The most common include extreme physical and mental tiredness that does not go away with rest, as well as problems sleeping and with thinking, memory, and concentration.
Other symptoms include muscle or joint pain, sore throat, headaches, flu-like symptoms, dizziness and nausea, as well as a fast or irregular heartbeat.
In its mildest form, CFS sufferers can perform everyday activities with difficulty, but may have to give up hobbies and social activities to rest.
Patients with more severe CFS are essentially bedridden and may receive full-time care without being able to feed themselves, wash themselves, or even go to the bathroom without assistance.
Charities say there are at least 240,000 people with MS living in the UK, although exact figures are difficult to pin down.
Around one in four of these people suffer from severe or very severe MS, according to the charity ME Research UK.
Getting rid of a tick from your own skin is essential to avoid the risk of infection or contracting other diseases, including Lyme disease. The NHS has a four-step routine to help detect and safely remove ticks
Lyme disease is a tick-borne bacterial infection and can cause general flu-like symptoms, including fatigue, headache, joint inflammation and fever, which can last a few weeks, but for reasons not yet known. Understandably, some patients suffer for years.
In her memoir, Miranda said she struggled to deal with the “disturbing neurological symptoms” she first experienced when she was 14 years old.
He explained that everything got “considerably” worse when he reached his 40s, along with increasing fatigue and cell depletion.
However, on Instagram this week, he said: ‘I’m not saying I’ve found a cure nor do I claim any deep medical knowledge for ME.
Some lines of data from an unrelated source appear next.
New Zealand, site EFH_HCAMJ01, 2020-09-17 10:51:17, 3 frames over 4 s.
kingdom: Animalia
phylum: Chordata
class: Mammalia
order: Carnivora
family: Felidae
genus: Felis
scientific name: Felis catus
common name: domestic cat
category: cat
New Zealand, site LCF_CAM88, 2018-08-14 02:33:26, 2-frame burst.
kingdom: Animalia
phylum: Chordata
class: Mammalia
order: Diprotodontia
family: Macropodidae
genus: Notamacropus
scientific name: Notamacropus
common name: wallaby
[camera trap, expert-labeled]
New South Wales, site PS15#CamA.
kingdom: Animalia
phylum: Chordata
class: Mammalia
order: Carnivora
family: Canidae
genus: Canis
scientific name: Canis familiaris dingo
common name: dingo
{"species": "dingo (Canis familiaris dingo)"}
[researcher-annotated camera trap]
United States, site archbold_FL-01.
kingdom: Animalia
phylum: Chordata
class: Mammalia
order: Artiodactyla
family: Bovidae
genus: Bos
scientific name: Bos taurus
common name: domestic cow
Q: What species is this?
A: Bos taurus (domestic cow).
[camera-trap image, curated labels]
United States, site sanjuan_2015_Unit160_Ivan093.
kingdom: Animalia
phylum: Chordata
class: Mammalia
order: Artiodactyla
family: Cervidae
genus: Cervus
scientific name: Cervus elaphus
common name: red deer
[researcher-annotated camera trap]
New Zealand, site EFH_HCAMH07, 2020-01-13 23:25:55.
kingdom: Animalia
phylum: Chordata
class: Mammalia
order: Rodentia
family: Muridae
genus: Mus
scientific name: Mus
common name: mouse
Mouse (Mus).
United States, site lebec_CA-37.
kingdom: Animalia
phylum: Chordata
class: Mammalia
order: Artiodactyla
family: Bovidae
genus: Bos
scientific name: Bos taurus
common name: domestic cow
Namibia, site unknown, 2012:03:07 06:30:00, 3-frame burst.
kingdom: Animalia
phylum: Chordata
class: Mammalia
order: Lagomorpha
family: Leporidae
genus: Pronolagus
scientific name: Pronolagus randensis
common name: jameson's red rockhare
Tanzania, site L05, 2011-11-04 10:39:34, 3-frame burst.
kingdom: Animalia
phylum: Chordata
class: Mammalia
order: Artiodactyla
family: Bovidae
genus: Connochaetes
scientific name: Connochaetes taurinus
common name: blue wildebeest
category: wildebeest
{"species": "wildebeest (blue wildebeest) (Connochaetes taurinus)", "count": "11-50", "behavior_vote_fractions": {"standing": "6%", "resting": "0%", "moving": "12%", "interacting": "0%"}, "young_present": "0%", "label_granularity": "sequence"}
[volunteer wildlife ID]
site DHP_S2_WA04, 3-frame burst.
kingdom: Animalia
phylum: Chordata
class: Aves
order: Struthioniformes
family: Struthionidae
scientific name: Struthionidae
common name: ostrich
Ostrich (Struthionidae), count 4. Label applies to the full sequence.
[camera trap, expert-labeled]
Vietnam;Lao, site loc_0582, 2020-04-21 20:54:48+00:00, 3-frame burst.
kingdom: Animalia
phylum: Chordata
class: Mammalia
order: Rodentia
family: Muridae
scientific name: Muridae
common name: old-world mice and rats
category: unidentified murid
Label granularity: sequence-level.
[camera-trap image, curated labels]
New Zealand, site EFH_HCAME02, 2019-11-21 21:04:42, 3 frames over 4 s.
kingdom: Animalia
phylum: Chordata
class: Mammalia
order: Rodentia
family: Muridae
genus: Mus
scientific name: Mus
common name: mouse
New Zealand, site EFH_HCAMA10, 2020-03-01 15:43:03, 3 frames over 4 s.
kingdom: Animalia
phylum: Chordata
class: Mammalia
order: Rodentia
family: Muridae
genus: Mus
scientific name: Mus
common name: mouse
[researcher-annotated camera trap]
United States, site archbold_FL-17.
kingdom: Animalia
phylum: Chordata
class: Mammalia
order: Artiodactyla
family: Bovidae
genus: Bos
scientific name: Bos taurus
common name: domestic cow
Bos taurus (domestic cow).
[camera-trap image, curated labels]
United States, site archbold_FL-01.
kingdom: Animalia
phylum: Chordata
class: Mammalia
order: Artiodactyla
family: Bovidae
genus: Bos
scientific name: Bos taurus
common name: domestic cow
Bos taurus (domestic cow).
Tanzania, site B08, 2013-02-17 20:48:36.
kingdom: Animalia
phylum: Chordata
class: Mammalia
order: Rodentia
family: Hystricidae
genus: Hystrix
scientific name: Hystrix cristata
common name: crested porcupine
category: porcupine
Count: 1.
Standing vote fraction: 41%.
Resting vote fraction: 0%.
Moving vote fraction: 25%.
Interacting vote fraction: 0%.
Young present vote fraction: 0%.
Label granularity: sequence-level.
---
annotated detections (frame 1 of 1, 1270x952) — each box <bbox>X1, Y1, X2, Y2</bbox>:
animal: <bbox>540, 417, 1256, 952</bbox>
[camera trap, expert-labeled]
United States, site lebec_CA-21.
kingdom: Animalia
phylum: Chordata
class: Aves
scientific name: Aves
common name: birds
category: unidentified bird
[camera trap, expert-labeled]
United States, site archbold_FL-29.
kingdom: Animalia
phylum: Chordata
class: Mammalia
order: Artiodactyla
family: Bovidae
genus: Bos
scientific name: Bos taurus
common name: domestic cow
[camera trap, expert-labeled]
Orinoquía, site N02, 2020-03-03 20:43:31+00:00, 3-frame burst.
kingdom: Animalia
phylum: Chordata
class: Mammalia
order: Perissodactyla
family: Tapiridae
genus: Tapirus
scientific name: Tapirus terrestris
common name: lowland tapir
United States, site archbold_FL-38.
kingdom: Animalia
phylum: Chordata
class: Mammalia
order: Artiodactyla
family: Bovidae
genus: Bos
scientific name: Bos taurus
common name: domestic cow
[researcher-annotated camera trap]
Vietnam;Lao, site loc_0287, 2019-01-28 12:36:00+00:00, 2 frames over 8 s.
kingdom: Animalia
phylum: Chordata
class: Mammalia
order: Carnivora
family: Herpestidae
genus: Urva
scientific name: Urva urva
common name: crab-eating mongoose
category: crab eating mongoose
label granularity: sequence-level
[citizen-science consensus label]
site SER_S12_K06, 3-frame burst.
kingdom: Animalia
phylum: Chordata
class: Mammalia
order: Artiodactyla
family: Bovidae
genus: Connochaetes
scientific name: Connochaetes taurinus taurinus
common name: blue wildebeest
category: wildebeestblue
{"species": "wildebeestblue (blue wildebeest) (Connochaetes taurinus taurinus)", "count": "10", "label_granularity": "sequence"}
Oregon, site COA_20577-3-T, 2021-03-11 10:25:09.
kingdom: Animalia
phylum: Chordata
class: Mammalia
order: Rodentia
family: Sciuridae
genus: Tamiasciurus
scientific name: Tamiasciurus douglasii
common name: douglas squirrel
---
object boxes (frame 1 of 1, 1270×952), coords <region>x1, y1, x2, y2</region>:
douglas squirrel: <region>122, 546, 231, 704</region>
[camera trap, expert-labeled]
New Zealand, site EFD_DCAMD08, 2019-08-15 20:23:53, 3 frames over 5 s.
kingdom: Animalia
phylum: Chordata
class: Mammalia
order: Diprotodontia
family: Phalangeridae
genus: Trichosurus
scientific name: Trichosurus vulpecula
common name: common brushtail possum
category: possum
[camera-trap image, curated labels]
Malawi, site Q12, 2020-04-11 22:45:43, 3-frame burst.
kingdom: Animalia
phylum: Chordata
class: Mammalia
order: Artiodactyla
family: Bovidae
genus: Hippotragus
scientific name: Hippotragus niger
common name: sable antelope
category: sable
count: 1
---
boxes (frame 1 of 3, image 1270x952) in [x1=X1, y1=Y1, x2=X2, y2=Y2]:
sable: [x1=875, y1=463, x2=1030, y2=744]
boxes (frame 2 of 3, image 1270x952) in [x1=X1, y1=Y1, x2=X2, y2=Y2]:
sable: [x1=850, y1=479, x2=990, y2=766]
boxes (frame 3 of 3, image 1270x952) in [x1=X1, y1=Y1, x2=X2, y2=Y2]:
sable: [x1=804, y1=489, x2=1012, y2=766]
“It is a frightening and misunderstood condition and many are not getting any relief.” What hurts my heart.
‘I simply believe that reducing the fear of living with an illness can only help our quality of life.
‘But it is very difficult and I can only speak from my experience. It was an investigation that also encompasses all aspects of life.’
She has now stopped commenting on her Instagram posts and shared a separate video in which she said: “I’m not a doctor.”
In her book, the actress also revealed that she found it easier to talk about her illness with others after Covid made headlines during the pandemic.
‘After a long time of Covid, this is better understood; “I can say I’ve had Lyme for a long time and people understand it a little more easily,” she wrote.
‘Year after year, the ‘chronic fatigue, ME, long-term post-viral condition’ group is becoming more visible. I hope so, because it is a very real and serious physical illness.
Recalling when she received her diagnosis, she also said: “I walked out of that Zoom call, closed my laptop and sat there, still and horrified.
“So many emotions surprised me, but I also immediately felt deep sadness and disappointment.
‘For more than three decades I KNEW something was wrong.
“I remembered all the times I had told different doctors: ‘I feel toxic and poisoned, or it’s like I have the flu every day but I don’t have a temperature.’
‘(It’s amazing how the body can sometimes literally tell us what’s going on.) I felt the anger rise at times when I was told I must have agoraphobia.
“I was trying to treat it as such, when it turned out that it was the lack of energy and extreme sensitivity to light and sound that caused my body to collapse when I went out in any type of activity or stimulating environment.”